Attachments can be accessed without login
Any attachment I added to my personal non shared weekplan task can be accessed by anyone without login information to my account. All attacker needs to know is url of attachment.
For example I created Task "Report Weekplan security issue: attachments". I added file nonempty_test2.txt . Now anyone can access the file using url https://weekplan.s3.amazonaws.com/nonempty_test2-89694.txt .
Note the url isn't that hard to guess:
- https://weekplan.s3.amazonaws.com/ - this is just static part same for all users (I would expect from name)

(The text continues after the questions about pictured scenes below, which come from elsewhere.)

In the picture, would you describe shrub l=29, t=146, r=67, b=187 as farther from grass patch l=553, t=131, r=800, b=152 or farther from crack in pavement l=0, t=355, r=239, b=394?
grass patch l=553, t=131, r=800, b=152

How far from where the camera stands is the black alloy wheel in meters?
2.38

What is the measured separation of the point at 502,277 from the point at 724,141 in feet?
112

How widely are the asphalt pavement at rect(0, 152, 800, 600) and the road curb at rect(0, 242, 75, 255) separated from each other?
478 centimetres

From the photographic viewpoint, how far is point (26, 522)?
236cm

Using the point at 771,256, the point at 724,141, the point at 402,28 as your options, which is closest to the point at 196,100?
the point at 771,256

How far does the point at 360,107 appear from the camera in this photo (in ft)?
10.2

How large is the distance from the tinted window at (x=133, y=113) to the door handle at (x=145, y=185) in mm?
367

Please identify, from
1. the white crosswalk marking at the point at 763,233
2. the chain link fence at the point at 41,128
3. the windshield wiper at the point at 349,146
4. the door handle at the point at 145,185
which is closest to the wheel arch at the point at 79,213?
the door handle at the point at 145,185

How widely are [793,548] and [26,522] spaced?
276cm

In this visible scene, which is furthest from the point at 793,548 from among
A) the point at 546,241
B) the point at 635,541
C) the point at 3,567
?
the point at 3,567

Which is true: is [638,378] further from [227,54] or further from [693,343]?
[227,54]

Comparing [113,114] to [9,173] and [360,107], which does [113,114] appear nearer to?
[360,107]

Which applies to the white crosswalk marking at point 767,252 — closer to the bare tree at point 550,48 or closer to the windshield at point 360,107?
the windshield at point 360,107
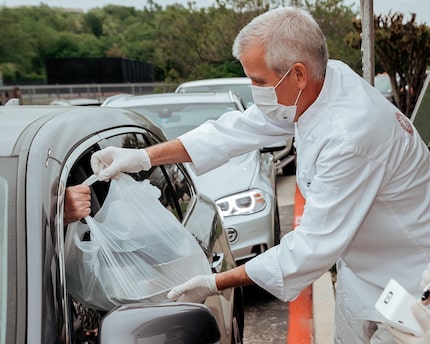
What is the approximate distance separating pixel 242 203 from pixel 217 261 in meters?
1.91

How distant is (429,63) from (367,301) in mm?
7951

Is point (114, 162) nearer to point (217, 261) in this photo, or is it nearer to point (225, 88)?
point (217, 261)

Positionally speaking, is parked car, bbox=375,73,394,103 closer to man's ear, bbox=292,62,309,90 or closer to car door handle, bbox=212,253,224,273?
car door handle, bbox=212,253,224,273

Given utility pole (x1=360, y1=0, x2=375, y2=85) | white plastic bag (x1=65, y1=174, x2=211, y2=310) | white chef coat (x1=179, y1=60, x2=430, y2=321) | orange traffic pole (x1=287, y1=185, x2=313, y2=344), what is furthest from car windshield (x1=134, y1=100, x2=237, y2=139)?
white chef coat (x1=179, y1=60, x2=430, y2=321)

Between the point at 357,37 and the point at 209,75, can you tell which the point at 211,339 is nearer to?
the point at 357,37

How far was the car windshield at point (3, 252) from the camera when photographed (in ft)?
4.57

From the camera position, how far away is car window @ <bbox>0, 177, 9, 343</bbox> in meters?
1.39

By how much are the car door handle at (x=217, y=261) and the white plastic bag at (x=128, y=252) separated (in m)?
0.22

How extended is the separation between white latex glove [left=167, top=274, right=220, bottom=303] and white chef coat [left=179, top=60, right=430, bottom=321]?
135 mm

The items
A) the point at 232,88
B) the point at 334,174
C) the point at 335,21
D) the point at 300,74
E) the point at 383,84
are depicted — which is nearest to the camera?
the point at 334,174

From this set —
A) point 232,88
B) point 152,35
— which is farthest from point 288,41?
point 152,35

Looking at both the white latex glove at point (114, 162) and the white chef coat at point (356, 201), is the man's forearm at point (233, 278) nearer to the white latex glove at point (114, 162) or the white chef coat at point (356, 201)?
the white chef coat at point (356, 201)

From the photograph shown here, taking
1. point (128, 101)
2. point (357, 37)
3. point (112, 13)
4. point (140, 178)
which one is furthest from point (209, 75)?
point (112, 13)

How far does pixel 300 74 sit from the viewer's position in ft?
6.08
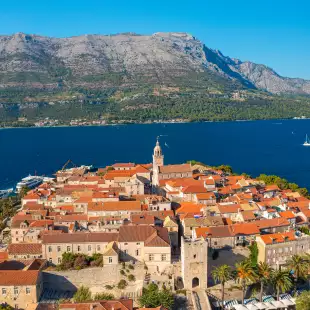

- nonempty_text2 and .txt are derived from uploaded name "nonempty_test2.txt". This is visible from weekplan UI, so I can get that for example from screenshots on this forum with issues.
- -89694 is number identificator than increases globally incrementally with each attachment uploaded (again assumption from observed behavior). That means if i know file name, I can download it with currently at most 89694 guesses (easily automated). If I also know at least roughly when the attachment was uploaded, I can reduce amount of guesses to probably few hundreds (since the number increases incrementally with time).
Some of the data I upload to my personal Weekplan are very sensitive for me or work related. If I am to use the service, security is critical for me.
Thank you for reporting the issue. We will get back to you soon with an update.